■ **Excerpt**:
----

One Man’s Junk…

Anthony WeinerI recently blogged about Milwaukie Brewers outfielder Ryan Braun, and his 65-game suspension from professional baseball. I was unimpressed by Braun’s flimsy written statement, which fell well short of contrition.

The most disingenuous and manipulative part of the statement was the first line: “As I have acknowledged in the past, I am not perfect.”  Braun had not, in fact, ever made such a public acknowledgement, but what galled me more was the implication that if fans, teammates or the media were disillusioned by his behavior, they had no one to blame but themselves.  After all, he’d warned them that he was flawed, hadn’t he?

I was reminded of this self-serving position last week, when Anthony Weiner grudgingly acknowledged his most recent sexting scandal.  “As I have said in the past, these things that I did were wrong and hurtful to my wife, and caused us to go through challenges in our marriage that extended past my resignation from Congress.”

----

■ **What you will do**:
a) Write down the passage of the blog post about Braun and Weiner from "One Man’s Junk…" to "flawed, hadn’t he?".
b) According to the blog post about Braun and Weiner, how long was Ryan Braun suspended from professional baseball?
c) Pick up the blog post about Braun and Weiner after its final sentence and keep writing it.
The items after this point are separate material unrelated to the blog post.

■ **Dataset entries**:
----

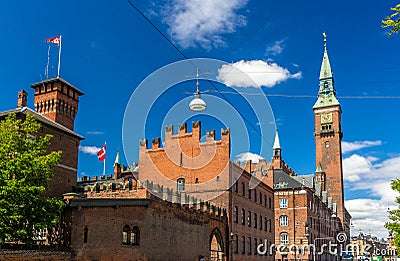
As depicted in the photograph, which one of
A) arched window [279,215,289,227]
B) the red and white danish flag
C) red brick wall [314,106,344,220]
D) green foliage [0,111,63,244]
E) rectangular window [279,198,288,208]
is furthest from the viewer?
red brick wall [314,106,344,220]

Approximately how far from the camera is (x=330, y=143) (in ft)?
353

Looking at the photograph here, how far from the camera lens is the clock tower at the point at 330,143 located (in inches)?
4176

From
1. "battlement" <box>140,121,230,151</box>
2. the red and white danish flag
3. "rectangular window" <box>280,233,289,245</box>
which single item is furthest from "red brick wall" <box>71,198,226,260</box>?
"rectangular window" <box>280,233,289,245</box>

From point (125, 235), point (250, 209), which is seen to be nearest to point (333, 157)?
point (250, 209)

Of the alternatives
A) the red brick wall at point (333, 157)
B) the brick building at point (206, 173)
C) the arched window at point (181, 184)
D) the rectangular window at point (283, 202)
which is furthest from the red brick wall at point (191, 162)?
the red brick wall at point (333, 157)

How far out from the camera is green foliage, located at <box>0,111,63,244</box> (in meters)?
22.0

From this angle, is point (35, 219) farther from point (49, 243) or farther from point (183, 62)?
point (183, 62)

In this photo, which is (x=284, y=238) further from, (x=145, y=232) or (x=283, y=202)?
(x=145, y=232)

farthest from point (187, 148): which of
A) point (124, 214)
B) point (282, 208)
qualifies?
point (282, 208)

----

■ **The replies**:
a)
One Man’s Junk…

Anthony WeinerI recently blogged about Milwaukie Brewers outfielder Ryan Braun, and his 65-game suspension from professional baseball. I was unimpressed by Braun’s flimsy written statement, which fell well short of contrition.

The most disingenuous and manipulative part of the statement was the first line: “As I have acknowledged in the past, I am not perfect.”  Braun had not, in fact, ever made such a public acknowledgement, but what galled me more was the implication that if fans, teammates or the media were disillusioned by his behavior, they had no one to blame but themselves.  After all, he’d warned them that he was flawed, hadn’t he?

b) 65 games.

c)
Such a careful parsing of words! What was it that extended beyond his resignation – the marital troubles, or “things” like posting lewd photos online?  Regardless, the inference was similar to Braun’s.  We can’t blame him since he warned us back in 2011 that more embarrassing facts could emerge.  (Did he? Am I the only one drawing a blank here?)

Well, now that that’s cleared up… we can all move on. Right? Please?

Anthony Weiner is like a child who makes up his own rules, just as he’s about to be tagged “it” on the playground.  “No WAY!  No fair, I’m SAFE!  I CALLED TIME OUT!”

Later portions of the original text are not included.